**Input**

□ □ □ □ □

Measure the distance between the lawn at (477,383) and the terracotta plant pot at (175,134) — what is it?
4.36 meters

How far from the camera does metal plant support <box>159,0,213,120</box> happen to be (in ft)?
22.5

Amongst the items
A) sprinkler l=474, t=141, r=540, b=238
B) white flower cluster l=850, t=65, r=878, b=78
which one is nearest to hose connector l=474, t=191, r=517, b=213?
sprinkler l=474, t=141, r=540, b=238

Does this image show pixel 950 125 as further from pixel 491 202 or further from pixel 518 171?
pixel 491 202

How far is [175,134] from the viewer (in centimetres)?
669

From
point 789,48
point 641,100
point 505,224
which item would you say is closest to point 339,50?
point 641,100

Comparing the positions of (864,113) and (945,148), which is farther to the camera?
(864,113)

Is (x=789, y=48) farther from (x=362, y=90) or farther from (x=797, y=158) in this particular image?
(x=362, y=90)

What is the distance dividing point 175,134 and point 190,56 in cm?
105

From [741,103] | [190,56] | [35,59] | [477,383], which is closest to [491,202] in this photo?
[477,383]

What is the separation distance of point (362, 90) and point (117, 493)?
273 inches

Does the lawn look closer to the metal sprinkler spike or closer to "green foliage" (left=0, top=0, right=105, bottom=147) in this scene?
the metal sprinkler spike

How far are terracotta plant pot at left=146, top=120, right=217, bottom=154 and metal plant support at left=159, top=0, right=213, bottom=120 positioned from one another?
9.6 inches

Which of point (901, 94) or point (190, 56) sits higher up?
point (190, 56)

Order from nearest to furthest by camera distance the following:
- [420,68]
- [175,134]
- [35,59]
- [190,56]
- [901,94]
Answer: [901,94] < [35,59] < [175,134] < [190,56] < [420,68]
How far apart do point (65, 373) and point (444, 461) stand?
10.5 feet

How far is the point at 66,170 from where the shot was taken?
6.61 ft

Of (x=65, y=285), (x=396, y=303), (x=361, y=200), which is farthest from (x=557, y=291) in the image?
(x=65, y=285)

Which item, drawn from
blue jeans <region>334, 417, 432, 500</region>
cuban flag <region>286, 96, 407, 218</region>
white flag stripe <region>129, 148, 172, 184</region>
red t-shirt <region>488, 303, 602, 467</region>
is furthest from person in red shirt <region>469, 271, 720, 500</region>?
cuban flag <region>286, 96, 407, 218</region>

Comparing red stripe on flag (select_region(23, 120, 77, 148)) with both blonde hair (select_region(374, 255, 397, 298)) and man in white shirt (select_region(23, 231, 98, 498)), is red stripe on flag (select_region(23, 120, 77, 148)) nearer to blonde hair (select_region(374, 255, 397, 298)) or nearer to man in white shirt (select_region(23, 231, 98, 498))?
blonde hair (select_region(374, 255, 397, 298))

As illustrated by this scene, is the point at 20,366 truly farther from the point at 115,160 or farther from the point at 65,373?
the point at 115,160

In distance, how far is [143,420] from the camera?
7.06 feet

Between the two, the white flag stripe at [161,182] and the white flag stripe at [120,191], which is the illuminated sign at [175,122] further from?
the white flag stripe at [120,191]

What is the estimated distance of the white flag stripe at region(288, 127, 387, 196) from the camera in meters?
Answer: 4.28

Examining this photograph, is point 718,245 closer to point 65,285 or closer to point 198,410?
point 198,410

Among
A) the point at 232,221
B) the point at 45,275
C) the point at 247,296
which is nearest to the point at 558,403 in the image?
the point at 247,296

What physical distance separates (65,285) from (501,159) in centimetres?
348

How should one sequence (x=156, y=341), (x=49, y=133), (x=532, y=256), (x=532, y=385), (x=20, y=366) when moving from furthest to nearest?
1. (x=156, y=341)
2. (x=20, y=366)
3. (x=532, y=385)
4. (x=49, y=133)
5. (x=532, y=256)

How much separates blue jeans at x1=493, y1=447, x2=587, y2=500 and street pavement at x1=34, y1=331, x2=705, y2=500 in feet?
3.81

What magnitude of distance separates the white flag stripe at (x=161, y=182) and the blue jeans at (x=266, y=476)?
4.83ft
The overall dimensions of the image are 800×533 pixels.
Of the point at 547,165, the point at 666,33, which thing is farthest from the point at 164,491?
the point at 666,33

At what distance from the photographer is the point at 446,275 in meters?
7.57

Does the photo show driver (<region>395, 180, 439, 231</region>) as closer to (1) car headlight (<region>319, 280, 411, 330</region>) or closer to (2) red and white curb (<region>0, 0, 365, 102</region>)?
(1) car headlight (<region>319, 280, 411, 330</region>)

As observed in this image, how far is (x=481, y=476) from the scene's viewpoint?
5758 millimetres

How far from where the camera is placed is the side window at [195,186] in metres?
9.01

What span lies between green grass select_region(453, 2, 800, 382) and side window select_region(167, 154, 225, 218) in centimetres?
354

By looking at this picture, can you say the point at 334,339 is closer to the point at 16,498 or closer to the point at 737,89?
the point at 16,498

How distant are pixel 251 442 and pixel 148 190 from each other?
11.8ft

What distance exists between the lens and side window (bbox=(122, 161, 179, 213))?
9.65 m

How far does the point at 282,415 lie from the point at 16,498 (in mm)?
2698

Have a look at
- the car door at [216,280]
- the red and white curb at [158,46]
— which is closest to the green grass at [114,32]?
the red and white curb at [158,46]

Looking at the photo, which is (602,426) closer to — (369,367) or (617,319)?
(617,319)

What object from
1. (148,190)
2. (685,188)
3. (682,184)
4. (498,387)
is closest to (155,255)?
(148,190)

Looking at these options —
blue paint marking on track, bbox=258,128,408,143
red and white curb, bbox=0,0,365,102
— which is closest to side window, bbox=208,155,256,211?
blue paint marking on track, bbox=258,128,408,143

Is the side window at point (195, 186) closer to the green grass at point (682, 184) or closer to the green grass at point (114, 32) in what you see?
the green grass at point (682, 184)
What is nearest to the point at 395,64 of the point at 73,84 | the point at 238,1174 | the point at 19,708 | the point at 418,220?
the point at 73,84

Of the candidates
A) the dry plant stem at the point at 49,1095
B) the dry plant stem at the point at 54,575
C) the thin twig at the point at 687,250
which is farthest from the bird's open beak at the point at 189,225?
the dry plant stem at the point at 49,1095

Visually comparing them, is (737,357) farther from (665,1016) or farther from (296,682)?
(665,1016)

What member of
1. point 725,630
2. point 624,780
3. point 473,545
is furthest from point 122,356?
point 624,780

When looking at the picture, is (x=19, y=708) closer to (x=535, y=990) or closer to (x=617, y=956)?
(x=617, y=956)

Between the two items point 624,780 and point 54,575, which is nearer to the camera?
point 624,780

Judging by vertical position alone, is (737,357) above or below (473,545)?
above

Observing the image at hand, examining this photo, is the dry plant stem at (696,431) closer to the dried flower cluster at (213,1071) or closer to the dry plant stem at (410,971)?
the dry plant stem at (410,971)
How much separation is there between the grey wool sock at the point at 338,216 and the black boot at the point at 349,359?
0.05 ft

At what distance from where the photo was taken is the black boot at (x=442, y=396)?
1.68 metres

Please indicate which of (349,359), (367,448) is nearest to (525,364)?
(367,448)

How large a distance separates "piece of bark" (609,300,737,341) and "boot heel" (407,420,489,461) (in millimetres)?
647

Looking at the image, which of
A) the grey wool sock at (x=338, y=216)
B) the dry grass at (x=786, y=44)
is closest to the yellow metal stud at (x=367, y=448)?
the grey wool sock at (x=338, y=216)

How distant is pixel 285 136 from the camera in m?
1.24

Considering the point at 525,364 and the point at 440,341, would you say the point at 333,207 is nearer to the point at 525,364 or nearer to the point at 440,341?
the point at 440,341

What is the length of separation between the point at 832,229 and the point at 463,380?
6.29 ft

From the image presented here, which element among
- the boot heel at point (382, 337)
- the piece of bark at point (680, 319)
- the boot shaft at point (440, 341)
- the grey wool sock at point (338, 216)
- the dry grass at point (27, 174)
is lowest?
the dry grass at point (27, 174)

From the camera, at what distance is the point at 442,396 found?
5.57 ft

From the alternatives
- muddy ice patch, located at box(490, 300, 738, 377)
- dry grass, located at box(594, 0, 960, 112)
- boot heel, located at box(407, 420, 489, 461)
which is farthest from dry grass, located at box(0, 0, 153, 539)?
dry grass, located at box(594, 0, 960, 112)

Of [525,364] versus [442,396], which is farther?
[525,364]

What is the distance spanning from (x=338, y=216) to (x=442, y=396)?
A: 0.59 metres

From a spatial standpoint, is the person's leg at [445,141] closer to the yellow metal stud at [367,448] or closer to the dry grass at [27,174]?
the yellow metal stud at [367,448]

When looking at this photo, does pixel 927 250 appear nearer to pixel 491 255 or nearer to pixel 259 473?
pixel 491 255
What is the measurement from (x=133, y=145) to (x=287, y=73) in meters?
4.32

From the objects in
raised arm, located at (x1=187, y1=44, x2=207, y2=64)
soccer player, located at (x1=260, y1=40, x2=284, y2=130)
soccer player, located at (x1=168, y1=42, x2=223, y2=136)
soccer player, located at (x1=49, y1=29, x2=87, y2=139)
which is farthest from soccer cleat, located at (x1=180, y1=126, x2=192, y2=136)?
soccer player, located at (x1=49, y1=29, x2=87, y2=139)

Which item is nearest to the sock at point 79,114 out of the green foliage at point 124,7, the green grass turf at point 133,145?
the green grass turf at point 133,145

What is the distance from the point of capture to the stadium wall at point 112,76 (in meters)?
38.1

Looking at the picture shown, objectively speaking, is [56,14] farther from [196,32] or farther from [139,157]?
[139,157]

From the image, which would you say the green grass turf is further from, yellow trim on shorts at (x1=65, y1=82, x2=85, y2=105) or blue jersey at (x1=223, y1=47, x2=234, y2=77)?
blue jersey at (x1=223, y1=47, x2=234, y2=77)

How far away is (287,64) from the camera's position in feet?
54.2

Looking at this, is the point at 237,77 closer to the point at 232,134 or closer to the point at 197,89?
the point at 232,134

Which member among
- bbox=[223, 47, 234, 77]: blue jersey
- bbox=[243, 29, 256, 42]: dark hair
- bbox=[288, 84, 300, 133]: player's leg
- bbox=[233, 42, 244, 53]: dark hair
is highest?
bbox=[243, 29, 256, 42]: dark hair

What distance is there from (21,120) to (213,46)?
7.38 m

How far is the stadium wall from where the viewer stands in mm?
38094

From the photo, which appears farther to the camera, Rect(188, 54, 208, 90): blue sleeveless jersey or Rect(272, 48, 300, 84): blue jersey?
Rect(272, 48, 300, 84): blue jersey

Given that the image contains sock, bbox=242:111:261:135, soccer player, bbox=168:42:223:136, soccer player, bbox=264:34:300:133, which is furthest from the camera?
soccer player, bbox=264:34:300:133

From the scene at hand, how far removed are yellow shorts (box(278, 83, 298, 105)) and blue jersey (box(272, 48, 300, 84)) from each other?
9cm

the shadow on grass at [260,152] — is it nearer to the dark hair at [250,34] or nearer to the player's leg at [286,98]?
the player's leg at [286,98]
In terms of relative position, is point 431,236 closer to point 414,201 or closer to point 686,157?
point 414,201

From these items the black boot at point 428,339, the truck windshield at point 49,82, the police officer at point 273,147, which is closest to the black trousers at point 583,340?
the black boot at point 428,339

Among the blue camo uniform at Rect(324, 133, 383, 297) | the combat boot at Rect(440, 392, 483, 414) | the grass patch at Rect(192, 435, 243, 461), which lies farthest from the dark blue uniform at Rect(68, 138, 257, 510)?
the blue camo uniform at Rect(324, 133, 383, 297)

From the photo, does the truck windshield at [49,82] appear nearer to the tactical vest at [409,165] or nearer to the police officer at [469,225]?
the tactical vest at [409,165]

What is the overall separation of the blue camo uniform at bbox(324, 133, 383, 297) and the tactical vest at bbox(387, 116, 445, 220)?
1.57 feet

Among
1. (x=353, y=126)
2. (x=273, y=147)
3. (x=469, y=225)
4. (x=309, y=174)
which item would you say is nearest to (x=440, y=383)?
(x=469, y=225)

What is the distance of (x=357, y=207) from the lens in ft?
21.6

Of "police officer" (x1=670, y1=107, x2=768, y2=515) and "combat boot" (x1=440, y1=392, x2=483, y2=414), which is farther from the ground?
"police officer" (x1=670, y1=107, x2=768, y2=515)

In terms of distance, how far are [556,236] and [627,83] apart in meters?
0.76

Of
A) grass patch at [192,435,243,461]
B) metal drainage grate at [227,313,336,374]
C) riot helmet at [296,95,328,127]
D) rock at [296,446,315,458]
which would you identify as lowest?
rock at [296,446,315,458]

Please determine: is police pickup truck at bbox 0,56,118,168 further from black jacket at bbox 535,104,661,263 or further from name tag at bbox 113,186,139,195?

□ □ □ □ □

**Exercise requirements**
Starting at the line that contains "In terms of distance, how", repeat each line exactly through the last one in the listing. Include both of those lines and nothing more.

**Solution to this exercise**
In terms of distance, how far are [556,236] and [627,83] apart in meters?
0.76

Of
A) grass patch at [192,435,243,461]
B) metal drainage grate at [227,313,336,374]
C) riot helmet at [296,95,328,127]
D) rock at [296,446,315,458]
which would you identify as lowest?
rock at [296,446,315,458]

Please determine: is police pickup truck at bbox 0,56,118,168 further from black jacket at bbox 535,104,661,263 or further from name tag at bbox 113,186,139,195?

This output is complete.